● Extracted data
+ + + +
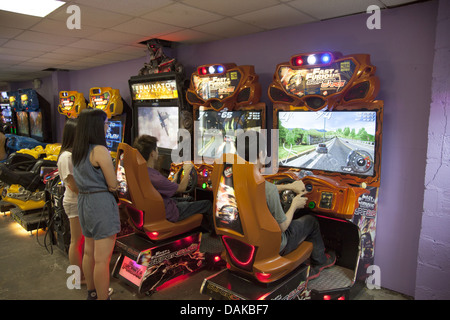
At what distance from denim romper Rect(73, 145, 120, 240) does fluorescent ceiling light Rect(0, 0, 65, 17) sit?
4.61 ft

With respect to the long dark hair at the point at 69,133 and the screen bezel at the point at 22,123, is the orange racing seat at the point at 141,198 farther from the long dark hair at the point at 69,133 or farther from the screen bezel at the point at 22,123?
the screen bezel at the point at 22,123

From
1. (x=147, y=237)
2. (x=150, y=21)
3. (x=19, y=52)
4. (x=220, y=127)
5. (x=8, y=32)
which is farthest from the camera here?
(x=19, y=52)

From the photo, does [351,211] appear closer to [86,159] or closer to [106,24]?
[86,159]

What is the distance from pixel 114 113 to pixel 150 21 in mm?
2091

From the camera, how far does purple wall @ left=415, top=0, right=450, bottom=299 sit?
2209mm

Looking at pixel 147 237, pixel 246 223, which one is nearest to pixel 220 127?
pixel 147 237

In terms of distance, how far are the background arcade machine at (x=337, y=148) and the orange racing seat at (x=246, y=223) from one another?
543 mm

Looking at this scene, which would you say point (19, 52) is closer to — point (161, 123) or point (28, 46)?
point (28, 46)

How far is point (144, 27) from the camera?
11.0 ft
+ + + +
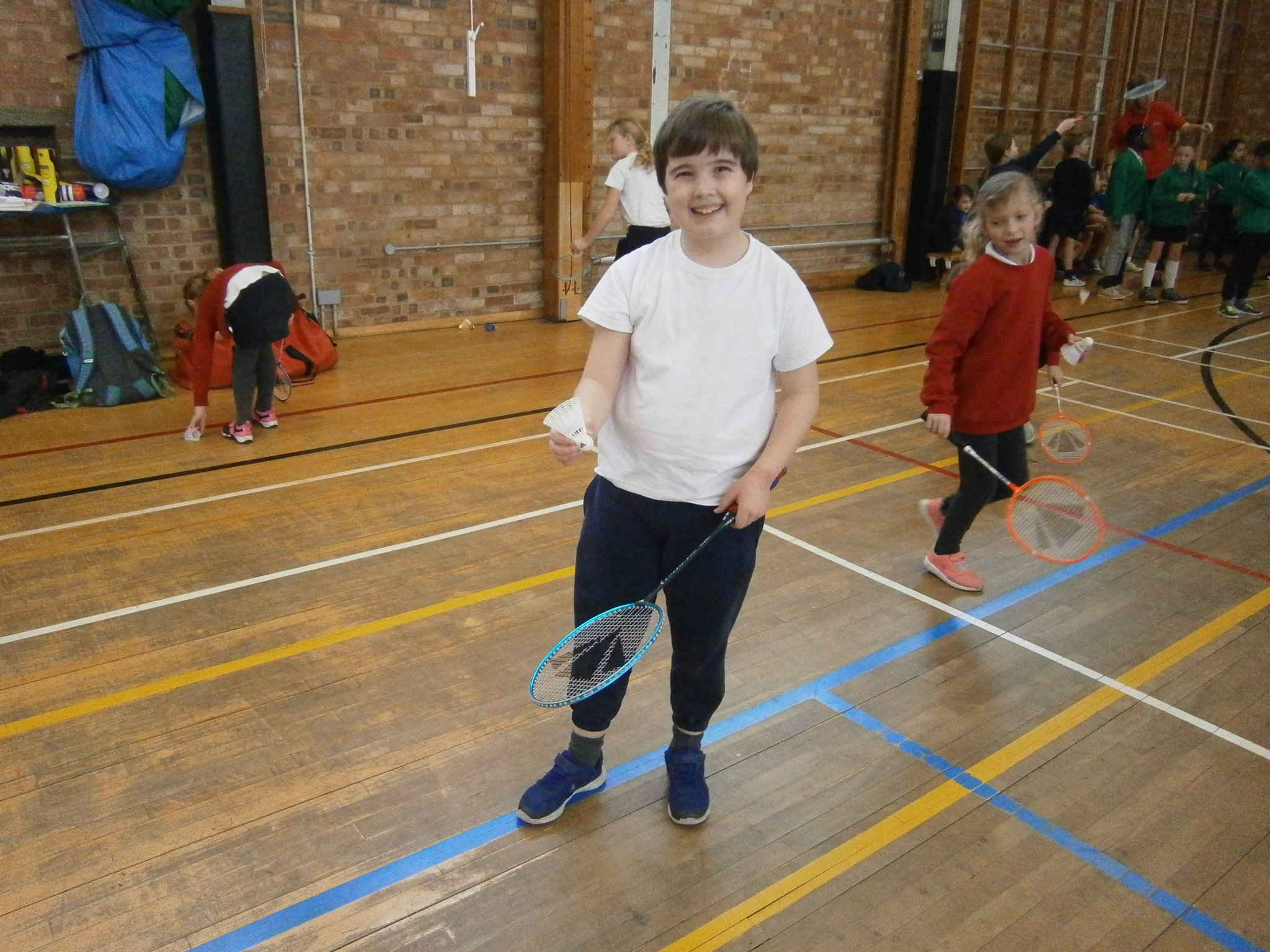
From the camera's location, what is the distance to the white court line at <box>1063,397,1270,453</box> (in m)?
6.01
+ + + +
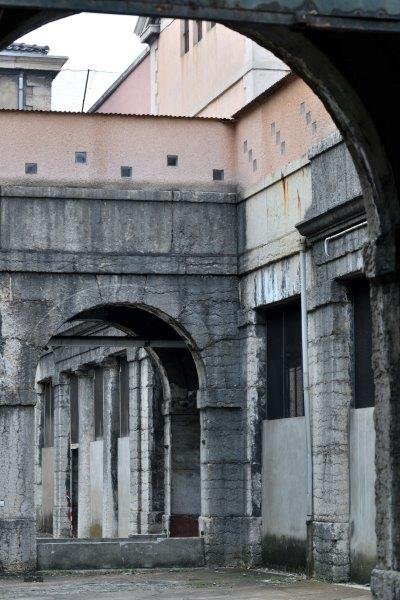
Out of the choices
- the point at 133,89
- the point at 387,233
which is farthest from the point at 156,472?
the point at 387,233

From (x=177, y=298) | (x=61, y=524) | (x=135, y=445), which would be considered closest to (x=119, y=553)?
+ + + +
● Exercise instructions
Pull out each line of the entries above that contains the word "farthest", and copy those lines in their original order.

● Correct output
which is farthest from the camera here?
which is farthest from the point at 156,472?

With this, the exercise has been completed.